Avrebbero bisogno di essere così feroci se i loro affari fossero più sicuri? Se il loro ciclo di valorizzazione/accumulazione fosse davvero prospero e garantito nel futuro? Per quanto siano canaglie, ne dubitiamo.

Basta guardare alla storia e constatare che la loro ferocia è proporzionale alle difficoltà che incontrano a soddisfare la sete di profitto.

Basta guardare allo stato interno delle economie imperialiste per rendersene conto: l’Argentina non è così lontana quando si pensa al disastro Enron in USA. Un’intera popolazione di salariati e pensionati truffati e taglieggiati, masse rovinate da un giorno all’altro! (se non altro un buon avvertimento a chi si illude sui fondi-pensione e altre amenità della “partecipazione al capitalismo”).
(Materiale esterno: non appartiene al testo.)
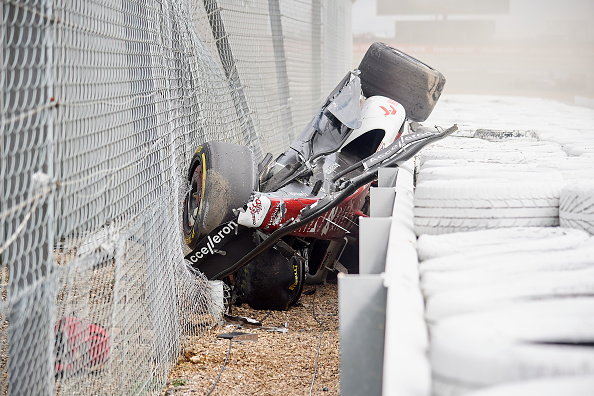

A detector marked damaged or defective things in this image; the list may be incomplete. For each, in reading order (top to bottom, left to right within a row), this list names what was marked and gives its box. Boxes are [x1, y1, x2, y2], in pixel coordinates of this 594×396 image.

overturned car [180, 42, 454, 310]
crashed formula 1 car [183, 42, 456, 310]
I processi di privatizzazione e “compartecipazione” dei lavoratori alle imprese capitaliste sono sempre sul filo del processo di precarizzazione/divisione/concorrenzialità che abbiamo descritto prima. E sono del peggiore augurio: trasmettere, aizzare istinti della giungla tra i poveri, gli sfruttati.

 

LA CRISI PORTA ALLA GUERRA IMPERIALISTA

La Germania è in recessione, il Giappone non esce dal marasma economico-finanziario da anni, gli USA si mantengono a galla soprattutto in virtù del primato nella rapina imperialista perpetrata al seguito del 300,000 militari che occupano i quattro angoli del mondo. Questa è la situazione essenziale dei tre principali imperialismi concorrenti, all’origine delle due guerre mondiali, mentre nuovi imperialismi famelici, come quello cinese, si fanno avanti. In Afghanistan si sviluppa quell’asse di penetrazione ad est che denunciamo dai tempi della deflagrazione della Jugoslavia. Anche adesso si intravvedono le linee di tensione e concorrenza interimperialista (in particolare lo schiaffo alla Francia confinata con le sue truppe nella base uzbeka, in attesa di autorizzazione per entrare in Afghanistan) attorno ai futuri oleodotti-gasdotti dei giacimenti del Caspio. Ma non è che una tappa con lo sbarco delle truppe imperialiste nelle steppe ex-sovietiche ci si può attendere al peggio, Russia e Cina sono attaccate nel loro cortile di casa.

I due fenomeni si intrecciano e si alimentano: la crisi generale storica da sovraproduzione di capitale attizza la tendenza alla guerra di rapina contro i popoli oppressi e alla guerra contro i banditi imperialisti.

Qual è la nostra prospettiva? Come posso pensare la Classe Operaia, il Proletariato di affrontare questa situazione? Come difendersi? Come immaginare un altro mondo possibile e come lottare per arrivarci?

Resistere! Per cominciare. Come diceva Marx “una classe che non sa battersi per le piccole cose della sua condizione immediata non può imparare a lottare per un’altra società”. Dunque organizzarsi, sempre e comunque, sulla base delle lotte immediate: ciò che vuol dire tante cose, come superare il fatalismo, le paure, le divisioni, saper battagliare contro gli agenti del capitale nelle nostre fila, ecc. Numerose sono le lotte oggi in Italia e in Europa che fanno vivere la volontà di rivolta del proletariato, la sua capacità di critica pratica del capitalismo, la sua ricchezza di espressioni.

Bisogna collegarsi a queste lotte, valorizzarle, sostenerle nel loro percorso affinché diventino autentici momenti di autonomia di classe.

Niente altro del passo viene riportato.